For many years I didn't react well to those nagging little problems-the "pebbles in my shoe." I was used to either calling things "bad luck," getting ticked off, or just shrugging my shoulders while muttering "What's the use?"Then I discovered 1 Thessalonians 5:18, and I began to measure my walk with God by those four simple words: "In everything give thanks." To my amazement, I started to notice a change in my attitude about life in general. I began to realize that God wants to invade every area of my life.

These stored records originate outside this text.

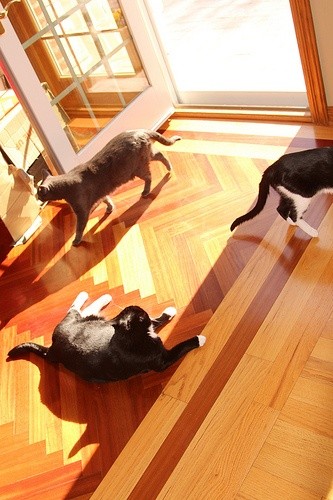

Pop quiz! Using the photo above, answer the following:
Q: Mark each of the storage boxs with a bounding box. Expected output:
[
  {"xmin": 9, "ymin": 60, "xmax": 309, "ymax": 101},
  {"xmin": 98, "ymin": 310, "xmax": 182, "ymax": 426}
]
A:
[{"xmin": 0, "ymin": 82, "xmax": 80, "ymax": 242}]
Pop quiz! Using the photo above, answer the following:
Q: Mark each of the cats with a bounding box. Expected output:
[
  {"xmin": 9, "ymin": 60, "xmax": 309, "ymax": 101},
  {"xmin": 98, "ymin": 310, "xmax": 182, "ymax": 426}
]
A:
[
  {"xmin": 230, "ymin": 147, "xmax": 333, "ymax": 237},
  {"xmin": 35, "ymin": 129, "xmax": 181, "ymax": 246},
  {"xmin": 7, "ymin": 292, "xmax": 206, "ymax": 384}
]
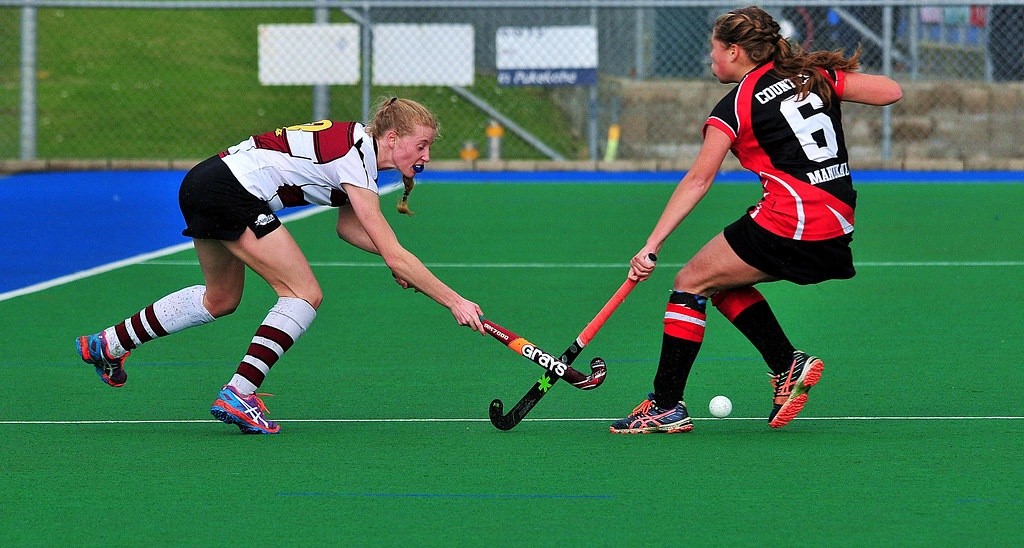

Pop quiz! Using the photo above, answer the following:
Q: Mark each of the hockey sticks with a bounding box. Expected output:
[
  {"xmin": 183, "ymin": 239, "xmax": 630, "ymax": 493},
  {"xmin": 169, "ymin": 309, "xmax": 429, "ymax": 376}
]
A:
[
  {"xmin": 408, "ymin": 277, "xmax": 608, "ymax": 391},
  {"xmin": 488, "ymin": 252, "xmax": 658, "ymax": 430}
]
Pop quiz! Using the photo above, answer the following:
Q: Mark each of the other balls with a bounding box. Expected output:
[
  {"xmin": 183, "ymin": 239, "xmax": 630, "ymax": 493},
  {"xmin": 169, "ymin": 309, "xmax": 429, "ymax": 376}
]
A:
[{"xmin": 707, "ymin": 395, "xmax": 733, "ymax": 418}]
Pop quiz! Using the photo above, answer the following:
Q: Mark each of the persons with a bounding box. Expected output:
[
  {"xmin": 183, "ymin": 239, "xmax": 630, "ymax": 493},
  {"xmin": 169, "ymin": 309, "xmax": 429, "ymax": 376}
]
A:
[
  {"xmin": 609, "ymin": 6, "xmax": 903, "ymax": 434},
  {"xmin": 76, "ymin": 95, "xmax": 487, "ymax": 435}
]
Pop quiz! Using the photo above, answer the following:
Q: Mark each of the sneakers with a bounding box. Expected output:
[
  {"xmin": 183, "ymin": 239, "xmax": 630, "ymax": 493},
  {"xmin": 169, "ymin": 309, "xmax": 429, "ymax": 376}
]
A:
[
  {"xmin": 210, "ymin": 384, "xmax": 280, "ymax": 433},
  {"xmin": 75, "ymin": 329, "xmax": 131, "ymax": 387},
  {"xmin": 610, "ymin": 393, "xmax": 694, "ymax": 433},
  {"xmin": 765, "ymin": 350, "xmax": 825, "ymax": 429}
]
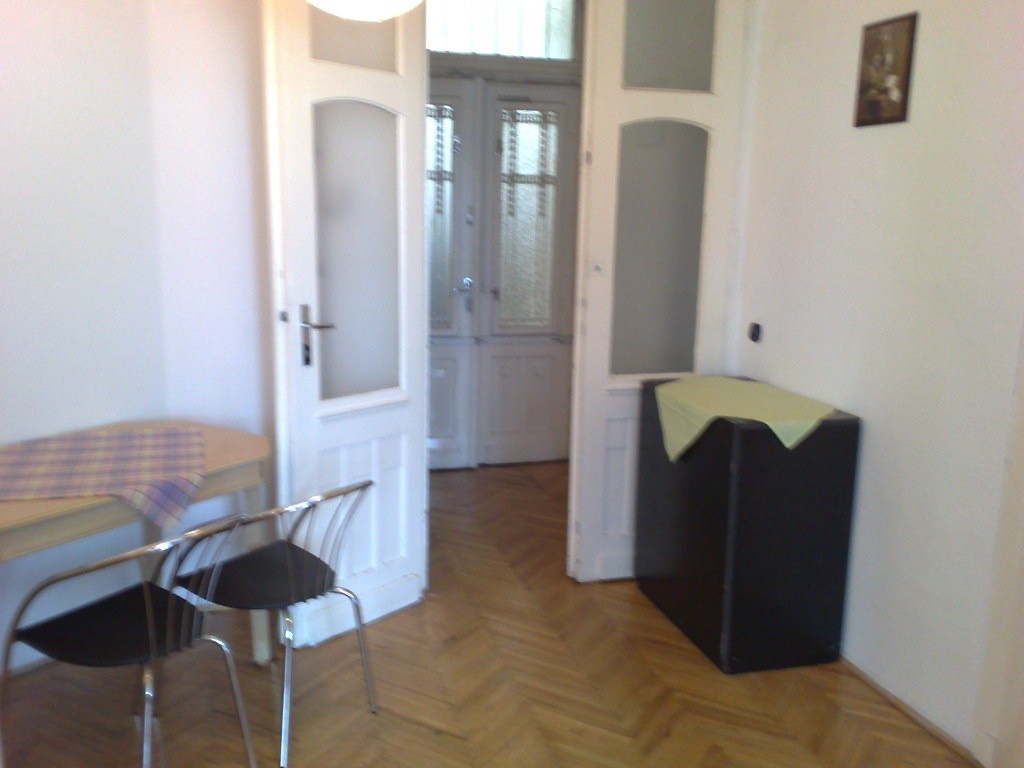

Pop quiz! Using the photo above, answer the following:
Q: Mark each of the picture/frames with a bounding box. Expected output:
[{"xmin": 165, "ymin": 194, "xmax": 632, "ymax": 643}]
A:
[{"xmin": 854, "ymin": 13, "xmax": 916, "ymax": 127}]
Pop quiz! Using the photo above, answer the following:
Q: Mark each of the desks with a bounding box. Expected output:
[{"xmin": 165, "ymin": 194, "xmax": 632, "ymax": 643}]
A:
[{"xmin": 0, "ymin": 419, "xmax": 273, "ymax": 666}]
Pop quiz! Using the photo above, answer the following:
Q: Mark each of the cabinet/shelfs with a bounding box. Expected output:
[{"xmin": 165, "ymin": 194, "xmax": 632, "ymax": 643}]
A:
[{"xmin": 632, "ymin": 375, "xmax": 860, "ymax": 674}]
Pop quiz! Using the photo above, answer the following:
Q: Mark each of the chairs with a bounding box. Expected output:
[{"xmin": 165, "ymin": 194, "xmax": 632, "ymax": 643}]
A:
[{"xmin": 0, "ymin": 479, "xmax": 380, "ymax": 768}]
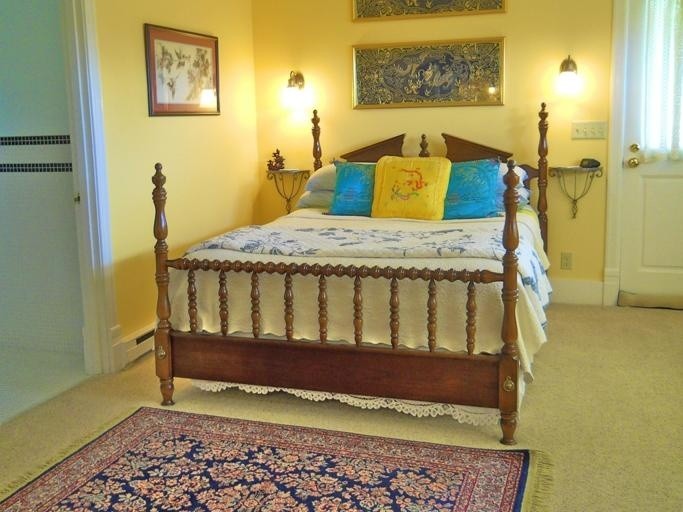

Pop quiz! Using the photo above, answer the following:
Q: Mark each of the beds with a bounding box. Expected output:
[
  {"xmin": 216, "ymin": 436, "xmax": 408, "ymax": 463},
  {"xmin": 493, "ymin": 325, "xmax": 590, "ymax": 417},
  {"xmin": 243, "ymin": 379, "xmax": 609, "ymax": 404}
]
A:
[{"xmin": 152, "ymin": 101, "xmax": 548, "ymax": 446}]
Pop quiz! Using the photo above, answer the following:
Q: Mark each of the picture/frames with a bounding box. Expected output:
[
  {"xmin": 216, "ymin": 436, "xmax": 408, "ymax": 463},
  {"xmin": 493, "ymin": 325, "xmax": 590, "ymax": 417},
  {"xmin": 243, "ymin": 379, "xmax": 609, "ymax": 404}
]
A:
[
  {"xmin": 350, "ymin": 0, "xmax": 506, "ymax": 21},
  {"xmin": 142, "ymin": 22, "xmax": 223, "ymax": 117},
  {"xmin": 349, "ymin": 34, "xmax": 504, "ymax": 109}
]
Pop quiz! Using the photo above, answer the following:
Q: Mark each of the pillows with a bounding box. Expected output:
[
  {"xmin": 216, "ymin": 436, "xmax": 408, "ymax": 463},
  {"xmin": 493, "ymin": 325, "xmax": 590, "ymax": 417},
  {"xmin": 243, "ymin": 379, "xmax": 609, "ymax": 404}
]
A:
[{"xmin": 297, "ymin": 156, "xmax": 535, "ymax": 223}]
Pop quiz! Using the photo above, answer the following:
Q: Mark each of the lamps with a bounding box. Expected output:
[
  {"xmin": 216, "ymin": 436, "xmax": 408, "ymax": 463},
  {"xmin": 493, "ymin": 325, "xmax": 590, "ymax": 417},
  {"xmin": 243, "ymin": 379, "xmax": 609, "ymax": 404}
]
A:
[
  {"xmin": 280, "ymin": 70, "xmax": 303, "ymax": 111},
  {"xmin": 553, "ymin": 51, "xmax": 581, "ymax": 95}
]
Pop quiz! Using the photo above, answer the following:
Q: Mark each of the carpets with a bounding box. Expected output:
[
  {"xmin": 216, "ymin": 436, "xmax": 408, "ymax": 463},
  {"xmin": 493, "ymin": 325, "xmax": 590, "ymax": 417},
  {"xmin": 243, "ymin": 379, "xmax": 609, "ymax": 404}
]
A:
[{"xmin": 0, "ymin": 406, "xmax": 549, "ymax": 511}]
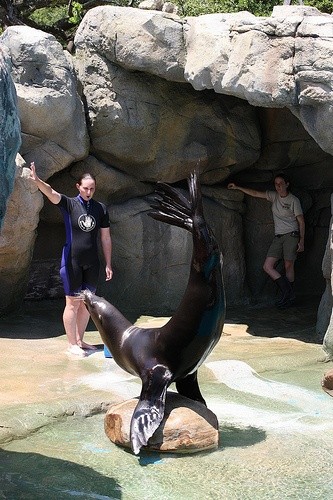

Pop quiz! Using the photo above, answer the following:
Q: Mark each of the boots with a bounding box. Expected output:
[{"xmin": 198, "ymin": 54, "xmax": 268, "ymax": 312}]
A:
[
  {"xmin": 279, "ymin": 282, "xmax": 296, "ymax": 309},
  {"xmin": 272, "ymin": 276, "xmax": 287, "ymax": 307}
]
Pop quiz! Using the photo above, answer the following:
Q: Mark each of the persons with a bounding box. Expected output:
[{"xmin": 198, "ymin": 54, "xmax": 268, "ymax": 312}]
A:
[
  {"xmin": 227, "ymin": 172, "xmax": 305, "ymax": 310},
  {"xmin": 26, "ymin": 162, "xmax": 113, "ymax": 355}
]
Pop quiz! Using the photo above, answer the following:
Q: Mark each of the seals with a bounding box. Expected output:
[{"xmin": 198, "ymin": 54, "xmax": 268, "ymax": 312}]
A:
[{"xmin": 72, "ymin": 158, "xmax": 226, "ymax": 455}]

Let me suggest three reasons God commanded us to give thanks in all things:
First, giving thanks in all things expresses faith-faith in the God who knows what He's doing; faith in the God who sovereignly rules in all that happens to us. Isn't that what He wants from us?
Second, He knew we wouldn't do it naturally. Giving thanks in all things means I am no longer walking as a mere man, grumbling and griping, but walking as a spiritual man (see 1 Cor. 2:14,15)-a man who sees God at work...even in the grains of sand that tend to fill my shoes.
Isn't that a little bit of what's wrong with twentieth-century Christianity? Don't we divorce God from the details of daily experience? Don't we ultimately dislike those things that we can't seem to control? Let's be honest, we'd rather gripe, complain and be miserable about circumstances than give thanks.
Finally, God wants to teach us how to deal with the irritating grains of sand so we can get on with climbing the mountains He has for us. All we see are the pebbles, and we think if we could just remove all those pebbles then we could get on with real life. But the pebbles are the real life that God brings us day by day. He wants to use those irritants to instruct us and to see us mature in Christ.